> [Prompt 1]: Translate this sentence from the Aruban league text into Spanish: "RCA were the defending champions, having won their 13th title last season."
> [Prompt 2]: From the Aruban league text, pull out everything from "River Plate and Caravel" down to "the top division.", word for word.

> [Excerpted passage]:
________________________________________
The 2012–13 Aruban Division di Honor is the 52nd season of top flight association football in Aruba. The season began on 12 October 2012. RCA were the defending champions, having won their 13th title last season.

Teams 
Juventud TL finished in 10th place at the end of the Regular Stage of last season's competition and were relegated to the Aruban Division Uno. Taking their place were the champions of the Division Uno, Caiquetio.

River Plate and Caravel finished in 8th and 9th place after the Regular Stage last season and had to play against the 2nd and 3rd place teams from the Division Uno.  River Plate and Sporting finished in the top two spots at the end of this playoff and earned their places in the competition for 2012–13, but Sporting withdrew early in the season, leaving 9 teams in the top division.

Club information

Regular stage 
The 9 teams in the competition play against every other team in the league twice in this stage of the competition, once at home and once away, for a total of 16 matches each. The top six teams progress to the Calle 6, where they play each other once each.  The top four teams progress to the Playoff Stage.
________________________________________
> [Material provided]:

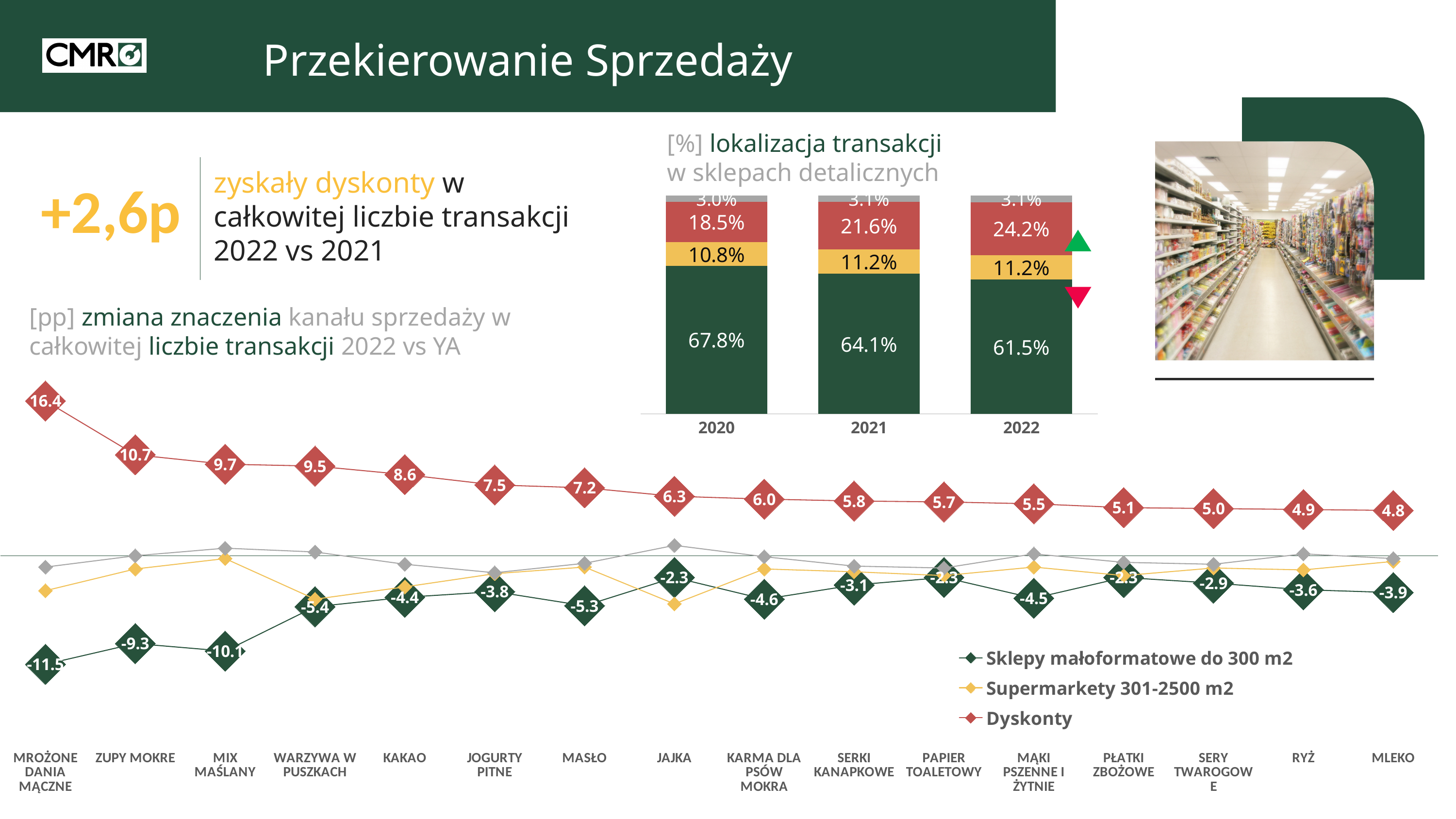
In the stacked bar chart '[%] lokalizacja transakcji w sklepach detalicznych', what is the value of the red segment for 2021? 21.6% In the line chart '[pp] zmiana znaczenia kanału sprzedaży', what is the difference between the Dyskonty values for MROŻONE DANIA MĄCZNE and MLEKO? 11.6 In the stacked bar chart '[%] lokalizacja transakcji w sklepach detalicznych', by how many percentage points did the red segment grow from 2020 to 2022? 5.7 In the stacked bar chart '[%] lokalizacja transakcji w sklepach detalicznych', what is the value of the bottom (dark green) segment for 2022? 61.5% In the line chart '[pp] zmiana znaczenia kanału sprzedaży', which category has the lowest value for Sklepy małoformatowe do 300 m2? MROŻONE DANIA MĄCZNE In the stacked bar chart '[%] lokalizacja transakcji w sklepach detalicznych', does the bottom dark green segment rise or fall from 2020 to 2022? fall In the line chart '[pp] zmiana znaczenia kanału sprzedaży', what is the Dyskonty value for KAKAO? 8.6 In the line chart '[pp] zmiana znaczenia kanału sprzedaży', how many product categories are shown on the x axis? 16 In the stacked bar chart '[%] lokalizacja transakcji w sklepach detalicznych', how many bars (years) are shown? 3 In the line chart '[pp] zmiana znaczenia kanału sprzedaży', which category has the highest Dyskonty value? MROŻONE DANIA MĄCZNE In the line chart '[pp] zmiana znaczenia kanału sprzedaży', how many series does the legend list? 3 In the line chart '[pp] zmiana znaczenia kanału sprzedaży', what is the value for Sklepy małoformatowe do 300 m2 for MASŁO? -5.3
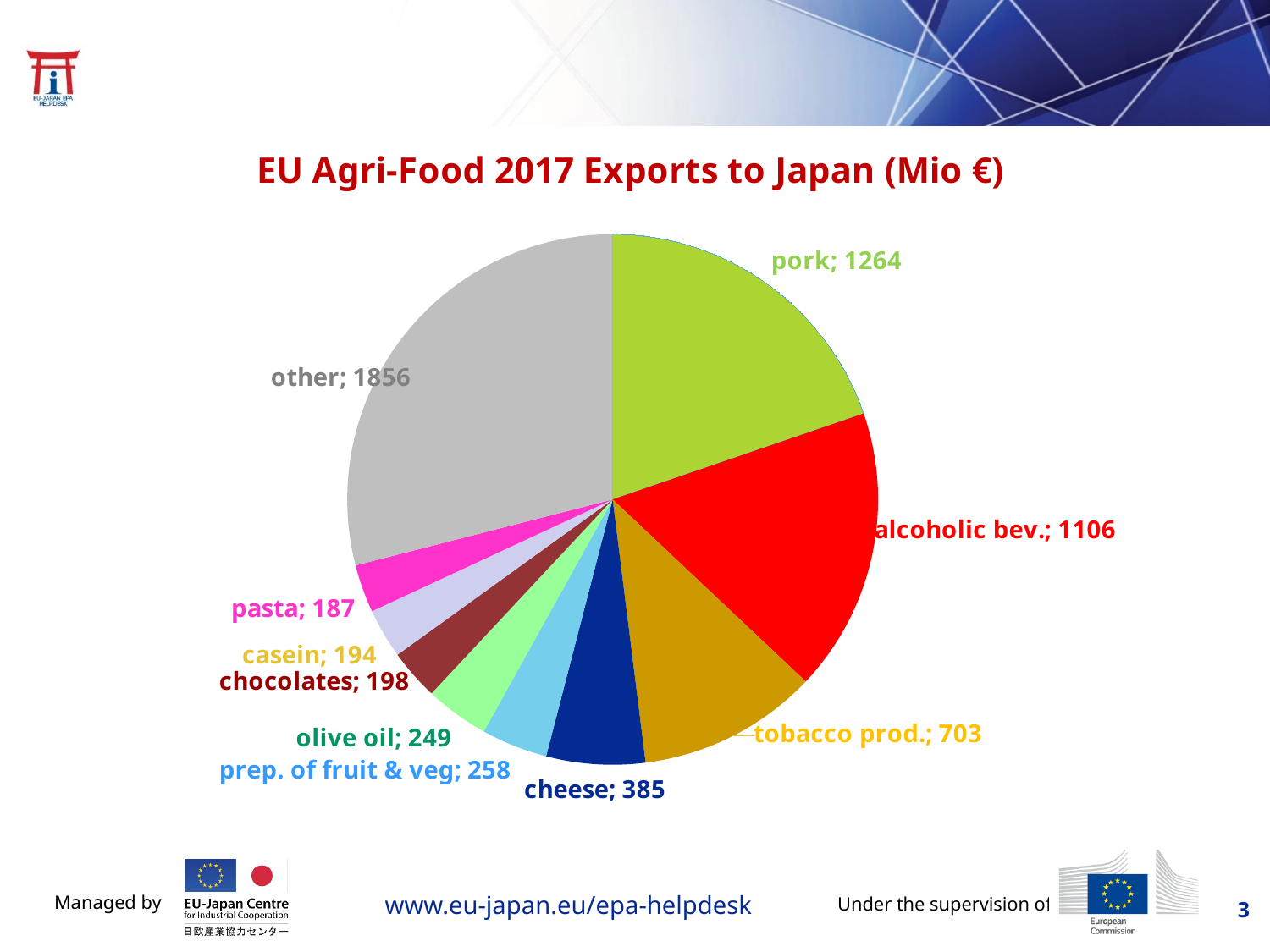
What is the value for pork in the pie chart? 1264 What is the value for tobacco prod. in the pie chart? 703 What is the difference between the values for pork and alcoholic bev.? 158 Which is larger, the value for prep. of fruit & veg or the value for olive oil? prep. of fruit & veg What is the title of the chart? EU Agri-Food 2017 Exports to Japan (Mio €) Which slice of the pie chart has the smallest value? pasta How many slices does the pie chart have? 10 What is the difference between the values for tobacco prod. and cheese? 318 What type of chart is shown on the slide? pie chart Which slice of the pie chart has the largest value? other What is the value for cheese in the pie chart? 385 What is the value for casein in the pie chart? 194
________________________________________
> [Written reply 1]: RCA era el campeón defensor, tras haber ganado su 13.º título la temporada pasada.

> [Written reply 2]:
River Plate and Caravel finished in 8th and 9th place after the Regular Stage last season and had to play against the 2nd and 3rd place teams from the Division Uno.  River Plate and Sporting finished in the top two spots at the end of this playoff and earned their places in the competition for 2012–13, but Sporting withdrew early in the season, leaving 9 teams in the top division.